#### Task directions:
Return the records below from the line containing "Upon viewing this" onward, exactly, through and including the last line.

#### A block of data:
┏━━

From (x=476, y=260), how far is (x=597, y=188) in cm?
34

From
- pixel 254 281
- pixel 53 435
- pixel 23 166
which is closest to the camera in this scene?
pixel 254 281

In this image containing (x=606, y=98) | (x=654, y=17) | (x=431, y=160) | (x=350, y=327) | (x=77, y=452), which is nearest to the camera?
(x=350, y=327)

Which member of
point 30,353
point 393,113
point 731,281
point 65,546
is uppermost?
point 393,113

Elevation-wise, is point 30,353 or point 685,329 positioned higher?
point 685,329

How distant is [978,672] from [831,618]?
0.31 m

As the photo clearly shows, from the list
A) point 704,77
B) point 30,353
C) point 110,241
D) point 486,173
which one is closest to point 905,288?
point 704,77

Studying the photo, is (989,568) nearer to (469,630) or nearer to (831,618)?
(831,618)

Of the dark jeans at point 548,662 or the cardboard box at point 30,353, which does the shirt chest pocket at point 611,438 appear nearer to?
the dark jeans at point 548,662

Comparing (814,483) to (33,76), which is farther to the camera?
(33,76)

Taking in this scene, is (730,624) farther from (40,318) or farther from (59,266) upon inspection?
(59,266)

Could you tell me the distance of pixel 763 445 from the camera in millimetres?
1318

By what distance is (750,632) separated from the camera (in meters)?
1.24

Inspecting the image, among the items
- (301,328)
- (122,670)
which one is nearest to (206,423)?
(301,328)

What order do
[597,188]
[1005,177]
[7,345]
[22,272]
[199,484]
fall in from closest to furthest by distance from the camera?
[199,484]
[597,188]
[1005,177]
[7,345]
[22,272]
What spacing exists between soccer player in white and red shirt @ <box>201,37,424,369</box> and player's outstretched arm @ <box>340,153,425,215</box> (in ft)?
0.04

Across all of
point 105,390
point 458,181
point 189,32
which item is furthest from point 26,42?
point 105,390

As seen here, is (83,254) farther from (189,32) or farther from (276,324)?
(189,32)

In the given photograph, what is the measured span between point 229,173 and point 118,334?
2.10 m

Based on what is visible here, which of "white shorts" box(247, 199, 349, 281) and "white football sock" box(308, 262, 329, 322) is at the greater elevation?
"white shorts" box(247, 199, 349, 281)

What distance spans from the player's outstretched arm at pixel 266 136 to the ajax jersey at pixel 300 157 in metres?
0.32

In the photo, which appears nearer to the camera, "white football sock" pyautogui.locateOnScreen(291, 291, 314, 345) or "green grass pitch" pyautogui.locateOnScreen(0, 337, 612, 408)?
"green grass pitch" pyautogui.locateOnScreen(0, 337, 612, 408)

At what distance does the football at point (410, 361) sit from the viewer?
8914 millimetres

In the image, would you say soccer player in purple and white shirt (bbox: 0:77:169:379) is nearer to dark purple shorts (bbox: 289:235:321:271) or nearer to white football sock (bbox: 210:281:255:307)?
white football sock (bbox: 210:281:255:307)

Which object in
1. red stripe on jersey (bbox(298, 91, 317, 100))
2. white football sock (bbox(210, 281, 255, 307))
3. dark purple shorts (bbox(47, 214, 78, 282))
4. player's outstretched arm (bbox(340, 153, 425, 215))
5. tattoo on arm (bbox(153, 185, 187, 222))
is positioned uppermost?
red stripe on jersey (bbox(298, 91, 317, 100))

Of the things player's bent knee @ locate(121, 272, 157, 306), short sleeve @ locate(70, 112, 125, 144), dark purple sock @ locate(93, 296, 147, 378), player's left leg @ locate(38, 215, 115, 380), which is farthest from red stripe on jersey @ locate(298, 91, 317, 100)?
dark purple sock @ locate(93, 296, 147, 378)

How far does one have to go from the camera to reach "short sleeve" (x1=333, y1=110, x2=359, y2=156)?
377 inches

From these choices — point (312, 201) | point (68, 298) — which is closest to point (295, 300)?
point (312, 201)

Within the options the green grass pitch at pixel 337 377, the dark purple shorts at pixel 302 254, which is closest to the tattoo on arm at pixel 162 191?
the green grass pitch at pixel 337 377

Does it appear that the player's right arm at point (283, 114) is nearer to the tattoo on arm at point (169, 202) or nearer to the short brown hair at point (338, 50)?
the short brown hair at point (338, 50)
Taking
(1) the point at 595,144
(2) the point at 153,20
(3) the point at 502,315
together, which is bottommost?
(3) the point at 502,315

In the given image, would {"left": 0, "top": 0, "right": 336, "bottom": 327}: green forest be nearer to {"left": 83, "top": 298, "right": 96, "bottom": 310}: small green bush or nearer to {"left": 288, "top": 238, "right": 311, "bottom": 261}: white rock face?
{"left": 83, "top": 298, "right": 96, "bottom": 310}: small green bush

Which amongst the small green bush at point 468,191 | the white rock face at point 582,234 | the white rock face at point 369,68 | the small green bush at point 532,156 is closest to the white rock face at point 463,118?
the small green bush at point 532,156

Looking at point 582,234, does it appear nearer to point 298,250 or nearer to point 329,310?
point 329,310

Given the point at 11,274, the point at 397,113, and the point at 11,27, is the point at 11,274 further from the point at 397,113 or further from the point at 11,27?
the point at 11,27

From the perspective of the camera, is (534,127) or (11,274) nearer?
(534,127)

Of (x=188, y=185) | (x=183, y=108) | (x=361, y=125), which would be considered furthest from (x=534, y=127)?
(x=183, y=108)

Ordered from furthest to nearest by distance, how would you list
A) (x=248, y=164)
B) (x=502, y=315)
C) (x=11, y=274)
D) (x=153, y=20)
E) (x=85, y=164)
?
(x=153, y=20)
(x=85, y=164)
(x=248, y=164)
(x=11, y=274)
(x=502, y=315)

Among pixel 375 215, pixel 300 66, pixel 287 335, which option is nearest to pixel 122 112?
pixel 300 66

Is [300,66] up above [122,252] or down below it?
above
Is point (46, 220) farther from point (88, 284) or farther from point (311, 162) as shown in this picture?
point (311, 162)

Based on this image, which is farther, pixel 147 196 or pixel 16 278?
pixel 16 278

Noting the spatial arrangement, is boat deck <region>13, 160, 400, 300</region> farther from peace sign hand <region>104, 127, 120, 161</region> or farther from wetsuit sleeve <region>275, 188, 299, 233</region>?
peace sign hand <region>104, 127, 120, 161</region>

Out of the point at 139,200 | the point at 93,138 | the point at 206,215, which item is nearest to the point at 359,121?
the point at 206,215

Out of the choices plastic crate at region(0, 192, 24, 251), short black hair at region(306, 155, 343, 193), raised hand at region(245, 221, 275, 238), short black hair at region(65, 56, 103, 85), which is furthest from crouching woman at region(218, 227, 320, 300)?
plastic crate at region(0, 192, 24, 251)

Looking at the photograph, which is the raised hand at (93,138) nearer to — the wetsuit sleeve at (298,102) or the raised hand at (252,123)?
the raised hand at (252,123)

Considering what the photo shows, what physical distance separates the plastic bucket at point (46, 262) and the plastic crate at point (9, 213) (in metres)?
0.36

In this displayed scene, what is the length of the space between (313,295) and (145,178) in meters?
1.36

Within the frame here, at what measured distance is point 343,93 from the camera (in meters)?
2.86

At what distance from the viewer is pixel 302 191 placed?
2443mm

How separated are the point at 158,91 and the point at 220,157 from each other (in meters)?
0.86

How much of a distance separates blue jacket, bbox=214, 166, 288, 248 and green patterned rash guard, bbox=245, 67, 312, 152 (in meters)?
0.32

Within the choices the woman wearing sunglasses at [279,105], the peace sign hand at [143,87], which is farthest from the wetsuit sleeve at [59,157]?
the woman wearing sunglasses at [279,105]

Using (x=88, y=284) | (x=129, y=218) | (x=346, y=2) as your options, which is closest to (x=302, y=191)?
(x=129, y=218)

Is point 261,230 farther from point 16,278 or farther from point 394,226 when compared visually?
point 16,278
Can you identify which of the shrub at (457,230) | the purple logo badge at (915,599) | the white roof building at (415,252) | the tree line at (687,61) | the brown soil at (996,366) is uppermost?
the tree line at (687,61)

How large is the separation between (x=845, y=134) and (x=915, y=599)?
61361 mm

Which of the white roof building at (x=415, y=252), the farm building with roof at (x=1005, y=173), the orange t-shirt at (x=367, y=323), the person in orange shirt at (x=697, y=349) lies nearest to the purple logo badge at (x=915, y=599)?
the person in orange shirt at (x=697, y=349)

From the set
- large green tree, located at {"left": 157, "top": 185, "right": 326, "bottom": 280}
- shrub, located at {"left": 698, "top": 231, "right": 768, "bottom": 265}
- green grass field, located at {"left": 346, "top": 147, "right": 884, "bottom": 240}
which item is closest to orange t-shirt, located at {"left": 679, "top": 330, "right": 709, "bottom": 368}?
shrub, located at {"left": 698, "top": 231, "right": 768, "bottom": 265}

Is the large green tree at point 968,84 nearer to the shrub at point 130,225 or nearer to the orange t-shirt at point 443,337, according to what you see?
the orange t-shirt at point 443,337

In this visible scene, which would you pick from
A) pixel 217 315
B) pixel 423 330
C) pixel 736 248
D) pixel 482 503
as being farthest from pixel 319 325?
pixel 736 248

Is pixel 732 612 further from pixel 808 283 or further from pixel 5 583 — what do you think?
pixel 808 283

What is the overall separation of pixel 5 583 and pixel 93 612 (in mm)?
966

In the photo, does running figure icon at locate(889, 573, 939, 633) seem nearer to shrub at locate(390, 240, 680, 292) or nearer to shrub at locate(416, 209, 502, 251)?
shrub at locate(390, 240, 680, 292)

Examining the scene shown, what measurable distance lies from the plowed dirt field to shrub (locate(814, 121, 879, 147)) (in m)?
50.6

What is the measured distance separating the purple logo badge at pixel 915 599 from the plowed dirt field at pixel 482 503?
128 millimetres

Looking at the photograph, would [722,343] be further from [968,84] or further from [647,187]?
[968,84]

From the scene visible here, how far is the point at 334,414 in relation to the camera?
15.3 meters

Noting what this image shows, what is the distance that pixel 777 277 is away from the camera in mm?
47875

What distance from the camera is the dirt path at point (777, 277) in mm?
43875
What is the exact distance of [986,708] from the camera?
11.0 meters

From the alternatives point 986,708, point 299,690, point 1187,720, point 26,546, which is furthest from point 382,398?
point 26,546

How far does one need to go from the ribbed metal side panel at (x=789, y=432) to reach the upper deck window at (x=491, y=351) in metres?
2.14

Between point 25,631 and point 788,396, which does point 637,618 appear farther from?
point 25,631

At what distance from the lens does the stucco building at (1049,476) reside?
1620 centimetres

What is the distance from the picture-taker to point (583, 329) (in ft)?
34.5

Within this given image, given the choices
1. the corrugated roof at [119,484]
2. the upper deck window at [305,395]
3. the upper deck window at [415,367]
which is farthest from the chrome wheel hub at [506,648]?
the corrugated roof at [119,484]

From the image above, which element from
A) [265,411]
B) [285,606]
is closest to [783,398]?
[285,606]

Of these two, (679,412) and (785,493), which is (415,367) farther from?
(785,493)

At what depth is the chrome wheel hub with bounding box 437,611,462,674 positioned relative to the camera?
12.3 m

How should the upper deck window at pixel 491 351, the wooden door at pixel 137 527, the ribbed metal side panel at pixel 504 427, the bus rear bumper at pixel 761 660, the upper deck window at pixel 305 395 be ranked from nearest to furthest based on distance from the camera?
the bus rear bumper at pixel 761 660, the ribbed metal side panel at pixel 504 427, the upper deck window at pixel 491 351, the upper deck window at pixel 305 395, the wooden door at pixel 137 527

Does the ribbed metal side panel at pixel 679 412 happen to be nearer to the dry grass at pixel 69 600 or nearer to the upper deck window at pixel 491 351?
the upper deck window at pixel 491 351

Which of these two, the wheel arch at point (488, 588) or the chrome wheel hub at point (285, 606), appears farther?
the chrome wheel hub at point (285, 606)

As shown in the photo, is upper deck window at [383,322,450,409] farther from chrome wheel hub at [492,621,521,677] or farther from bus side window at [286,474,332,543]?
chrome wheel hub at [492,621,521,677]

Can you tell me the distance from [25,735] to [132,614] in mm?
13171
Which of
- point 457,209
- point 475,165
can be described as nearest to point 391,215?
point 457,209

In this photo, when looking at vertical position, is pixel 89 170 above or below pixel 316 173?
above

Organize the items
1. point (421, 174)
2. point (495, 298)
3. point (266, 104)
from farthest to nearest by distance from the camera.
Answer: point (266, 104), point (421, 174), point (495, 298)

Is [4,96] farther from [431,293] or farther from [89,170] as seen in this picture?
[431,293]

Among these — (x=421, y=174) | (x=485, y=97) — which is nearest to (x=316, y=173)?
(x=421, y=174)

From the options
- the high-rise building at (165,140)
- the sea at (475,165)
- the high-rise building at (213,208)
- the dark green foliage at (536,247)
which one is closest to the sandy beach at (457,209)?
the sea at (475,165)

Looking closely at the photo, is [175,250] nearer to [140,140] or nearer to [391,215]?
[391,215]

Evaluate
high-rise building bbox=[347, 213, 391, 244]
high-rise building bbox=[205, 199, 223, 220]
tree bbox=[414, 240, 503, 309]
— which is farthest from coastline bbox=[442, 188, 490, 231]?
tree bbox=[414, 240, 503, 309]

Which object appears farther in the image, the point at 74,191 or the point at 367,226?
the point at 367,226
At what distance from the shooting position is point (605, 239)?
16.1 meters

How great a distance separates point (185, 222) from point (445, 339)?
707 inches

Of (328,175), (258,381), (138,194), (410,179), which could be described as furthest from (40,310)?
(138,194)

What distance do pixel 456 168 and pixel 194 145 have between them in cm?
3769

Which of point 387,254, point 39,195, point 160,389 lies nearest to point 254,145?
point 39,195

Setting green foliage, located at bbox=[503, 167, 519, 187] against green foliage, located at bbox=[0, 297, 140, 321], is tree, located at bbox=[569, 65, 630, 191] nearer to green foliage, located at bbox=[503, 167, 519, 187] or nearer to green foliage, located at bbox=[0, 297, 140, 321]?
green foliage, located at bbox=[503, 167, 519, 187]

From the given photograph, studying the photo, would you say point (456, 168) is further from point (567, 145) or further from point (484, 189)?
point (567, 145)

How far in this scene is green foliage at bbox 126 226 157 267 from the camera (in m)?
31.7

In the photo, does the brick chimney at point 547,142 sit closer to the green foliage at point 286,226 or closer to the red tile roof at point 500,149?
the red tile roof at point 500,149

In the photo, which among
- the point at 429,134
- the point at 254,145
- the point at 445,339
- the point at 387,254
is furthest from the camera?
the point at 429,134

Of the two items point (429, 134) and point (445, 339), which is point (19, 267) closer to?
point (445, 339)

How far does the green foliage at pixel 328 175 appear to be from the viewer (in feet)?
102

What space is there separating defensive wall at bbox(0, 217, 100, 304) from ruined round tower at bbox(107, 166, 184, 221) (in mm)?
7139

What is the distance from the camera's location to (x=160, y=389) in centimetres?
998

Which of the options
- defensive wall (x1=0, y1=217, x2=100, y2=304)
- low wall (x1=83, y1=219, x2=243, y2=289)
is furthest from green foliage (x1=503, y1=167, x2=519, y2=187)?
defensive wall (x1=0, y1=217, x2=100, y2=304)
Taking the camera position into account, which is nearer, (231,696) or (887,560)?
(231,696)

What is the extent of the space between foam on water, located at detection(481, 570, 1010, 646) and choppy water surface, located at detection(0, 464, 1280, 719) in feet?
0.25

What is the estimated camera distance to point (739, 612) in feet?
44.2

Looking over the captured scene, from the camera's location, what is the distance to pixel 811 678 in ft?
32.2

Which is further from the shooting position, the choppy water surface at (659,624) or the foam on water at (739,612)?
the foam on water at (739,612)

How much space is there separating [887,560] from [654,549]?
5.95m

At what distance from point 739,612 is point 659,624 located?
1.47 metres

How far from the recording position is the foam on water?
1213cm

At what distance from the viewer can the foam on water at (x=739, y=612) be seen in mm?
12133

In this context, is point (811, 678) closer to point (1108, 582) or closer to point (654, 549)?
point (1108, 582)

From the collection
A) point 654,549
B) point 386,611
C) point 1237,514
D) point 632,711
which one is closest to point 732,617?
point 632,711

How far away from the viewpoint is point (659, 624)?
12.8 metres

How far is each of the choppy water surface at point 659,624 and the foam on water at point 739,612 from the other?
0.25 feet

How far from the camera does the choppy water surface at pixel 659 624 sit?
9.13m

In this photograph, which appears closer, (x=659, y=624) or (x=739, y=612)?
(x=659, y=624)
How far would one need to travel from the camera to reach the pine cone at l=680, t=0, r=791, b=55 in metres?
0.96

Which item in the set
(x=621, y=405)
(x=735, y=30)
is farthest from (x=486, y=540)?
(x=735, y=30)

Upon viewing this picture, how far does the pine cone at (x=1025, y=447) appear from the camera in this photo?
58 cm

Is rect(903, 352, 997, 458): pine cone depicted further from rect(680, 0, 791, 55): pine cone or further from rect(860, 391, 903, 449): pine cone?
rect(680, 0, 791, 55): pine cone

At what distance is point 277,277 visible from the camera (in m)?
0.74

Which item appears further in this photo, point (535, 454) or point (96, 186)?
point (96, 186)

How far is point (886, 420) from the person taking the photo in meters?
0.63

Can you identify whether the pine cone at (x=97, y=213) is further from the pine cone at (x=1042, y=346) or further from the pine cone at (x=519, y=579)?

┗━━

#### Full answer:
Upon viewing this picture, how far does the pine cone at (x=1025, y=447) appear from the camera in this photo?
58 cm

Is rect(903, 352, 997, 458): pine cone depicted further from rect(680, 0, 791, 55): pine cone or further from rect(860, 391, 903, 449): pine cone?
rect(680, 0, 791, 55): pine cone

At what distance is point 277,277 visible from the camera (in m)?
0.74

Which item appears further in this photo, point (535, 454) or point (96, 186)?
point (96, 186)

How far is point (886, 420) from the person taking the photo in meters?
0.63

Can you identify whether the pine cone at (x=97, y=213) is further from the pine cone at (x=1042, y=346) or further from the pine cone at (x=519, y=579)?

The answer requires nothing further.